Nel 2009, la federazione ha lanciato il progetto “Fast-court”, con l’obiettivo di trasformare i giocatori italiani in atleti competitivi non solo sulla terra battuta, ma anche sui campi in cemento che dominano i tornei più importanti, come l’Australian Open e lo US Open. All’epoca, il 90% dei campi da tennis in Italia erano in terra rossa; oggi, grazie a un massiccio programma di costruzione, ci sono oltre 3.000 campi in cemento sparsi per il Paese, quasi quattro volte di più rispetto a quindici anni fa.
Uno dei fiori all’occhiello di questa rinascita è il centro di Tirrenia, vicino a Pisa, dove i migliori giovani italiani affinano il loro gioco. Dal 2018, il centro è diretto da Filippo Volandri, ex specialista della terra battuta, che ha guidato una trasformazione radicale nei metodi di allenamento.
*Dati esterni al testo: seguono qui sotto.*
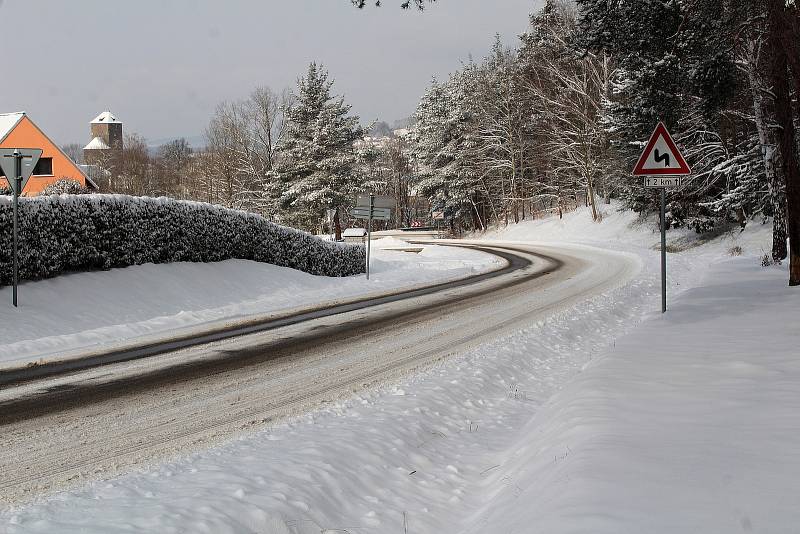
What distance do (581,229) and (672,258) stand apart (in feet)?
59.2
Stiamo cercando di cambiare l’identità dei nostri giocatori. Ci stiamo allenando per il tennis moderno. Ecco perché abbiamo giocatori che non sembrano ‘italiani’ in termini di stile tecnico.
Filippo Volandri
Volandri ha guidato la squadra italiana alla vittoria in Coppa Davis lo scorso anno, il primo titolo dell’Italia in quasi cinquant’anni. Due mesi dopo, Sinner ha battuto Djokovic, probabilmente il più grande giocatore di cemento di tutti i tempi, questa volta in semifinale all’Australian Open, e poi ha vinto il campionato, diventando il primo italiano a vincere un torneo del Grande Slam su una superficie diversa dalla terra battuta.
Matteo Berrettini, oggi ventottenne, rappresenta la prima grande storia di successo del progetto Fast-court. Con un servizio potente e un dritto devastante, Berrettini ha raggiunto le semifinali dello US Open nel 2019 e la finale di Wimbledon nel 2021. Anche se un infortunio alla caviglia gli ha impedito di partecipare alla vittoriosa campagna di Coppa Davis, Berrettini è stato un pioniere nel dimostrare che un italiano poteva competere ai massimi livelli su superfici veloci.
La federazione ha inoltre decentralizzato le strutture di allenamento, permettendo ai giocatori di restare con i loro allenatori e supportandoli con le migliori tecnologie e risorse disponibili. Questo approccio ha permesso a giocatori come Lorenzo Musetti, Matteo Arnaldi, Flavio Cobolli, Luciano Darderi e lo stesso Sinner di emergere e competere ai massimi livelli. Un altro fattore chiave del successo italiano è stata la competizione interna. Questi giovani talenti si sono spinti l’un l’altro fin da piccoli, creando un ambiente di emulazione e sostegno reciproco che ha accelerato il loro sviluppo.
Nonostante l’eccellente lavoro della federazione, è innegabile che ci siano fattori che nessuna programmazione può controllare, come il talento naturale e la fortuna. Jannik Sinner, con la sua impressionante tecnica e mentalità vincente, è un talento generazionale che avrebbe probabilmente raggiunto grandi traguardi in ogni caso. Ma anche i talenti, nei loro anni di formazione, devono beneficiare di un ambiente solido e incoraggiante. “Abbiamo delle buone strutture in Italia” – ha detto Sinner la scorsa primavera – “Quindi sì, penso che possiamo considerarci molto, molto fortunati di essere italiani.”